When Michael Kinsley was writing regularly for The New Republic during the first Bush administration, he was brilliant. He usually attacked Bush and made cogent arguments. I found myself agreeing with him a large % of the time. But here's how I put it to a friend after Clinton had been president for about a year: when Clinton became president, Michael Kinsley's IQ fell by about 20 points. Michael became a hack.
Of course, I don't mean that his IQ literally fell 20 points, as, I suspect, Will and Tyler don't mean their IQ claims literally. What I think we all mean is that certain biases get in the way of clear thinking. So my addition to Bryan's point is this: I would much rather someone simply judge a policy, by whatever criteria, as long as the person maintains those criteria rather than changing them depending on whether the advocate of the policy has a Rep or a Dem after his name.

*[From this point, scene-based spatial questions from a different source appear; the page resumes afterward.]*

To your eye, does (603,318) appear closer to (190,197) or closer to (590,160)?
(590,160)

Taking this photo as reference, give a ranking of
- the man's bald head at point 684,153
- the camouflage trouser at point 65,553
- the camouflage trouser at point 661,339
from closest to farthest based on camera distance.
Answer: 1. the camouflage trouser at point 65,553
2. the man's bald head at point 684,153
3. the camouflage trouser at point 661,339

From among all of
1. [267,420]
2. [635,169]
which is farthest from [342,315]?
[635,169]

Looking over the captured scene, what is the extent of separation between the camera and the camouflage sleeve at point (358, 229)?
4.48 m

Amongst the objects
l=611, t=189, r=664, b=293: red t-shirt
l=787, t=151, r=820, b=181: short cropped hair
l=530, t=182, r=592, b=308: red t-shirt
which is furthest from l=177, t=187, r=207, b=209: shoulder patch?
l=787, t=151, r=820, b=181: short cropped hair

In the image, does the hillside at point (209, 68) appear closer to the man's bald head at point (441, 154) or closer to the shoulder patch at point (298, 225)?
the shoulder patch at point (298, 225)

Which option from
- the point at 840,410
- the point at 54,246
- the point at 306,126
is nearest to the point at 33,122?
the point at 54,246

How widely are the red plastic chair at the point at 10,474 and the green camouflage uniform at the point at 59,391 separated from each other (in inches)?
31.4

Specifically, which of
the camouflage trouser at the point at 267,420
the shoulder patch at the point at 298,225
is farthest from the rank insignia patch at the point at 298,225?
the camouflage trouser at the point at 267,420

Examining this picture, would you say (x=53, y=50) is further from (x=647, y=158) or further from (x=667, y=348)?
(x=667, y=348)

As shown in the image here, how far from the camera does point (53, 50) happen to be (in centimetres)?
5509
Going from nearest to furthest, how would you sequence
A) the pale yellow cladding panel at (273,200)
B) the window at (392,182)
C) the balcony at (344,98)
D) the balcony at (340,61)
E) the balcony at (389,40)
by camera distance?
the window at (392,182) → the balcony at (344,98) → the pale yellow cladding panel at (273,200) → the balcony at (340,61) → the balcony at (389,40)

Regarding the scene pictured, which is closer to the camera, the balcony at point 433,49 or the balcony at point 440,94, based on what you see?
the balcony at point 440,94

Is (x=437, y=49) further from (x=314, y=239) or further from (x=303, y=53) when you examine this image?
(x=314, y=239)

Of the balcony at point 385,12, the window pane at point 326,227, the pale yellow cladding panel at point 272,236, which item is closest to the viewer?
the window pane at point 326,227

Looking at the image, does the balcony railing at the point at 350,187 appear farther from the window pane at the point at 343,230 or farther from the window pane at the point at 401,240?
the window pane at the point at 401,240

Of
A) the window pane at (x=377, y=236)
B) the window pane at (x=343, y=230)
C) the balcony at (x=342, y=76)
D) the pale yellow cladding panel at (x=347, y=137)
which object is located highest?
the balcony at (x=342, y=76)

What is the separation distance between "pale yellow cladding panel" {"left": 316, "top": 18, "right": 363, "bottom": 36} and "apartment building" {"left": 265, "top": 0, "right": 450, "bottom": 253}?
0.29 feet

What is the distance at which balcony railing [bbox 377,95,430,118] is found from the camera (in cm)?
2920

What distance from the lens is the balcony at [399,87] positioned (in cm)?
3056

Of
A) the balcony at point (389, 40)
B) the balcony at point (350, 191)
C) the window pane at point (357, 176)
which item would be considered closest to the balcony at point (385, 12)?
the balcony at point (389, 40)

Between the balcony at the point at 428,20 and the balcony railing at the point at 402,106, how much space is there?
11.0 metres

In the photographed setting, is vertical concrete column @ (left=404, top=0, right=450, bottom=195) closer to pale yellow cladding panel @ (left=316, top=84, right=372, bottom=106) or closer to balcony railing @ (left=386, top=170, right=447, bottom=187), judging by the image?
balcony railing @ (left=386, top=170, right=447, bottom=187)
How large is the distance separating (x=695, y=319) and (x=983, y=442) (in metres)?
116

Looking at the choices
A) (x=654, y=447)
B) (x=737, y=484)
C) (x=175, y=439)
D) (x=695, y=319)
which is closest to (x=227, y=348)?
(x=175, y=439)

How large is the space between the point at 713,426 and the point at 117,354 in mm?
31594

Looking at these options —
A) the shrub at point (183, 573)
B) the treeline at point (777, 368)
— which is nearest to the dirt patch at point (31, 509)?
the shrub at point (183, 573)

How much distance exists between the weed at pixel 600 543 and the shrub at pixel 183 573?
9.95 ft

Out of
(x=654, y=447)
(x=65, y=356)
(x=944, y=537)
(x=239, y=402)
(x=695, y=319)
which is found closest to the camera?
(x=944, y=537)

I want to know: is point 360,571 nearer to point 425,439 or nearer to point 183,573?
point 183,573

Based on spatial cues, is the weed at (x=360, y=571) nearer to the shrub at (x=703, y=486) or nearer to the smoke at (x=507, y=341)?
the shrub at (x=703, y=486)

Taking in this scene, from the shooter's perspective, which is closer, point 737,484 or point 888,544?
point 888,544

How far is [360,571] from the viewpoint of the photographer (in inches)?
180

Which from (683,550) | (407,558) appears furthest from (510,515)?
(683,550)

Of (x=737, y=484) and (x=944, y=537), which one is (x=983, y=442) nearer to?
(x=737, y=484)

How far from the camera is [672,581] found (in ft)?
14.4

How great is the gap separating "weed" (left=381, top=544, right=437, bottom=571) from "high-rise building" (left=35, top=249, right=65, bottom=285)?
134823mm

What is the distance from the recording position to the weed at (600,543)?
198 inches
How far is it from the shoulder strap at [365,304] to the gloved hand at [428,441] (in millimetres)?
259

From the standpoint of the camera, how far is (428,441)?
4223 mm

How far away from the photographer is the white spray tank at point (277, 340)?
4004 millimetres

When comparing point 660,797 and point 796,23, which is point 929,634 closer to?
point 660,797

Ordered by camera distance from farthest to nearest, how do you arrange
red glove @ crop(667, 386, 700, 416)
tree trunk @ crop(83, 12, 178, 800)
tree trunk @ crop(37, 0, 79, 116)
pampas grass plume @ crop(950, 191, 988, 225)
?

So, for example, if it was evil for Bush Jr. to lock people up without a trial, it's just as evil for Obama to do so. If it's evil for Obama to extend socialized medicine to higher-income people than had previously been the case, it's just as evil for Bush Jr. to have extended socialized medicine to prescription drugs. In many of these cases, I might think that the word "evil" is over-used, but it's still better to use it generally as one's evaluation of a policy than to use it selectively depending on who is advocating or implementing the policy. I'm advocating simple consistency in making judgments, as I have long done. Our debates would be a lot better if everyone followed the standard I'm advocating.
After writing this, I went back and looked at the comments on Bryan's post more carefully. Evan had already written essentially what I said.